« Journée des droits des femmes : faîtes-leur une fleur, n'en offrez pas pour cette occasion ».
Ça fait des années qu'on le répète, qu'on le tweete, qu'on le blogue et qu'on se fâche : le 8 mars, on ne veut pas des fleurs, mais des droits effectifs et des salaires égaux ! Et chaque année, ça recommence : prenant la journée des femmes pour une Saint Valentin élargie à toutes, les marques et commerces nous assomment de pubs et d'offres aussi à côté de la plaque qu'inconvenantes. Si bien que j'évite de sortir ce jour-là afin de m'épargner la contrariété de fustiger le premier (cafetier, collègue, épicier ou même policier) qui m'offrira une rose en me souhaitant de passer une « excellente journée de la femme » me rappelant par ce geste, d'autant plus horripilant qu'il est sincère, que lui-eux et moi ne vivons pas la même réalité : leur vision qui nous réduit à des êtres charmants à honorer de fleurs trahit leur ignorance des difficultés vécues en tant que femme et est une insulte, rien de moins, en ce jour où, précisément, nous souhaitons être entendues, pour une fois.
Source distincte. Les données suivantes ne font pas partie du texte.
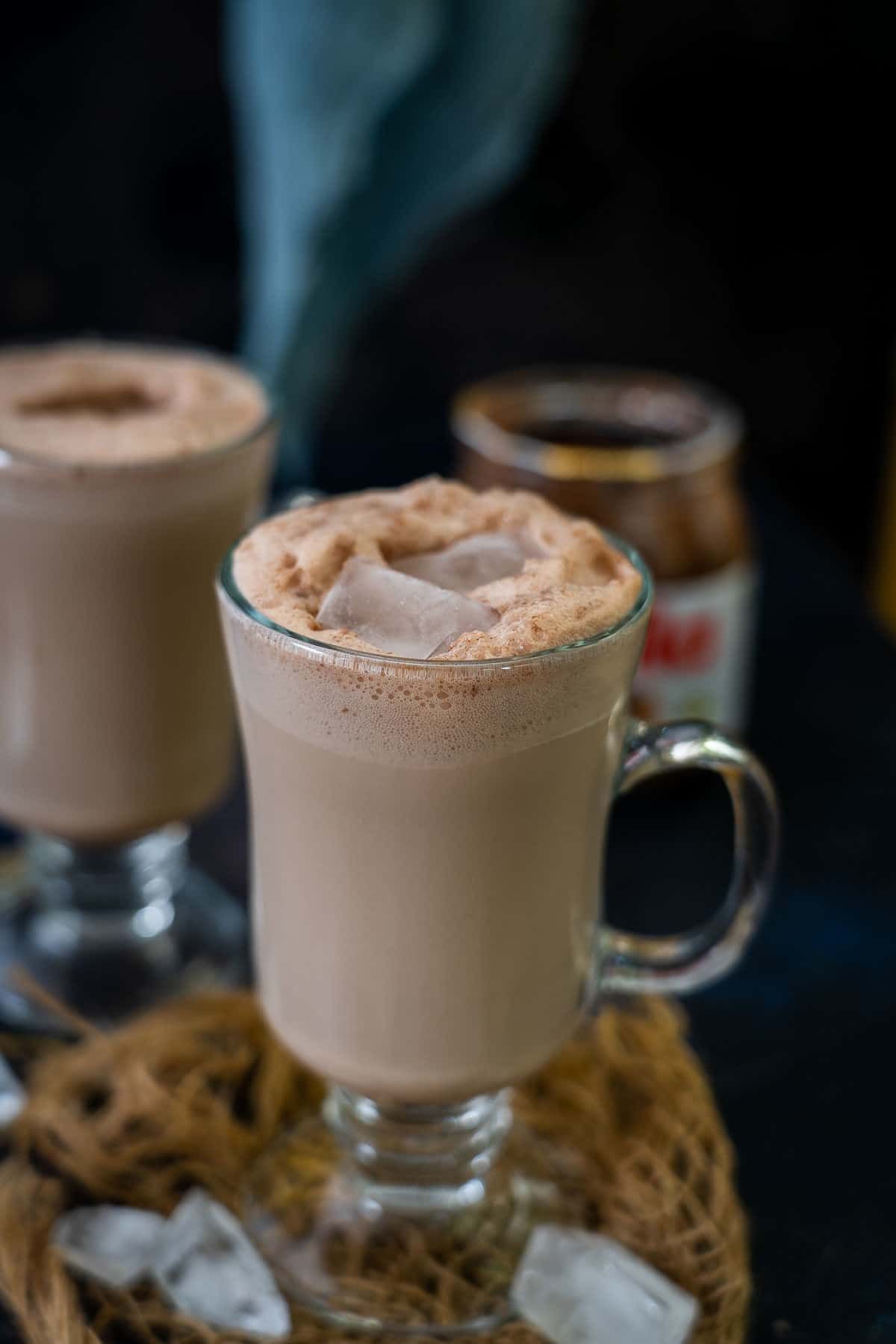 Spanish Latte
Et puis soudain, le vent tourne… Ce 8 mars 2019, une célèbre enseigne de fleuriste explique clairement sur son site pourquoi NE PAS offrir de fleurs ce jour-là. C'est un peu un comble, pour un fleuriste, d'inviter à ne pas acheter ses bouquets, n'est-ce pas !?
Le parcours UX est bien vu, qui va chercher l'utilisateur où il est, via newsletter ou réseaux sociaux, et dans les termes de sa curiosité mal informée, jusque dans le choix du singulier réducteur : « Quelles fleurs offrir pour la Journée de la Femme ? ».
Ça ressemble à s'y méprenne à énième récupération commerciale… Bien imitée mais blagueuse, car suivre le lien amène à une page informative explicite, sur le site du fleuriste, qui dit en grosses lettres : « N'offrez pas de fleurs pour la journée de la femme » en précisant : « vendredi 8 mars ce n'est pas la journée de la femme, mais la journée internationale des droits des femmes » avant de faire un rappel des revendications de cette journée importante.
Waouh ! C'est à se croire sur le site informatif du 8 mars qui rabâche année après année… à ceci près que cela n'aura pas été vain : désormais le propos est repris ailleurs. Cela fait du bien de se sentir entendues et comprises. Pour une fois. Enfin. Merci.
Avec cette stratégie de dévoilement en deux temps, gageons que le community manager aura à essuyer quelques messages rageux de celleux qui pestent sans cliquer au préalable. Ou pas, puisque les internautes se passent le message en saluant l'initiative. Joli coup de pub, malin et surtout respectueux.
Interflora, qui est l'une des premières marques citées durant cette journée, a fait le choix de profiter de cette visibilité non pas pour proposer une réduction sur ses produits, mais pour faire passer un message important. Rappelons que la marque s'était déjà engagée les années précédentes en proposant un bouquet solidaire dont l'intégralité du montant était reversé au Fonds pour la Santé des Femmes. Cette année, elle va plus loin et le message est fort : n'achetez pas, entendez plutôt ce que les femmes disent. Après MeToo il n'est plus possible, même pour les marques, de faire la sourde oreille.